START Passage provided
Apart from birth control pills, contraceptive pills can also help in reducing the risk of women developing rheumatoid arthritis, two to three times in women than in men, in contrary to those who do not take pills, a new research has shown. The findings revealed that women who consumed birth pill for more than 7 years had 19% lesser chances of getting rheumatoid arthritis, irrespective of being tested positive or negative for ACPA. ACPA or anti-citrullinated protein are antibodies that indicate the risk of rheumatoid arthritis.
The presence of these antibodies may indicate more serious disease, said Cecilia Orellana from the Karolinska Institutet in Sweden.Further, the risk was found 15 per cent lower in current users of the birth pill and 13 per cent lower in past users.
For the study, published online in the Annals of the Rheumatic Diseases, the team looked at the possible link between the development of the disease and use of the pill and/or breastfeeding among 2,578 adult women who had had at least one child, and 4,129 women, selected from the general population, acted as a comparison group.
The results showed no significant link for breastfeeding -- a practice that has been long associated with a protective effect against arthritis.Of these, 884 with rheumatoid arthritis and 1,949 from the comparison group had breastfed at least one child between 2006 and 2014.
Nine out of 10 people who test positive for ACPA antibodies will have rheumatoid arthritis.
END Passage provided
START Entries supplied
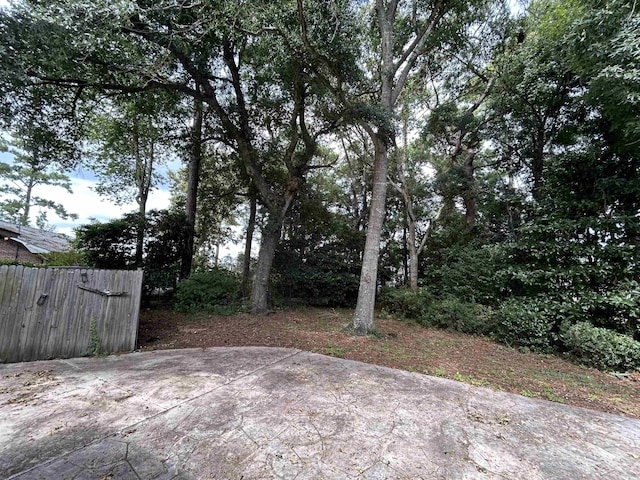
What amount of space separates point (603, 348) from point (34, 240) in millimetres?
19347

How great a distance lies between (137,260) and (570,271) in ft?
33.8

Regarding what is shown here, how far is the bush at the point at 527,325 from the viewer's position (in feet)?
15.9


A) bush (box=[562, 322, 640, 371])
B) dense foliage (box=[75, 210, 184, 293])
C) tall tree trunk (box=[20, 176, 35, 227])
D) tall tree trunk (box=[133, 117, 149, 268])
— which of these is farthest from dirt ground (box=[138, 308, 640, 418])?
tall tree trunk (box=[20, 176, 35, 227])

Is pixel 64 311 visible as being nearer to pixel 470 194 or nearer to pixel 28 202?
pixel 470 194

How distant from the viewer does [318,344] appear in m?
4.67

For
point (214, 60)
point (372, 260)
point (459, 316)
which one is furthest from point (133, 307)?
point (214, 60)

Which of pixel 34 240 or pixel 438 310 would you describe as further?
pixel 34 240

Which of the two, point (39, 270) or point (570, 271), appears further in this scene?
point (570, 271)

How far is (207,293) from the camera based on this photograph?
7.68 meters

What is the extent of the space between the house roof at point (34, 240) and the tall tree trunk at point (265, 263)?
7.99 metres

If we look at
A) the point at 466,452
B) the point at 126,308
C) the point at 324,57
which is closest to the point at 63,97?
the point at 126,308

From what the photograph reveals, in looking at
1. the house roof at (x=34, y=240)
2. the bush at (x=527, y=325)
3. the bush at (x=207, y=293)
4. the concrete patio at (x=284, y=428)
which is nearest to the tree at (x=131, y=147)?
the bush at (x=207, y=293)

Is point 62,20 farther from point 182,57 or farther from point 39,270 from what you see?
END Entries supplied
■ What you need to do ■
1: From the article on birth control pills and rheumatoid arthritis, reproduce the part that opens with the words containing "Apart from birth" and closes with "in past users.".
2: Give every percentage figure stated in the article on birth control pills and rheumatoid arthritis.
The records are separate material and have nothing to do with the article on birth control pills and rheumatoid arthritis.

■ Results ■
1:
Apart from birth control pills, contraceptive pills can also help in reducing the risk of women developing rheumatoid arthritis, two to three times in women than in men, in contrary to those who do not take pills, a new research has shown. The findings revealed that women who consumed birth pill for more than 7 years had 19% lesser chances of getting rheumatoid arthritis, irrespective of being tested positive or negative for ACPA. ACPA or anti-citrullinated protein are antibodies that indicate the risk of rheumatoid arthritis.
The presence of these antibodies may indicate more serious disease, said Cecilia Orellana from the Karolinska Institutet in Sweden.Further, the risk was found 15 per cent lower in current users of the birth pill and 13 per cent lower in past users.

2:
19%
15 per cent
13 per cent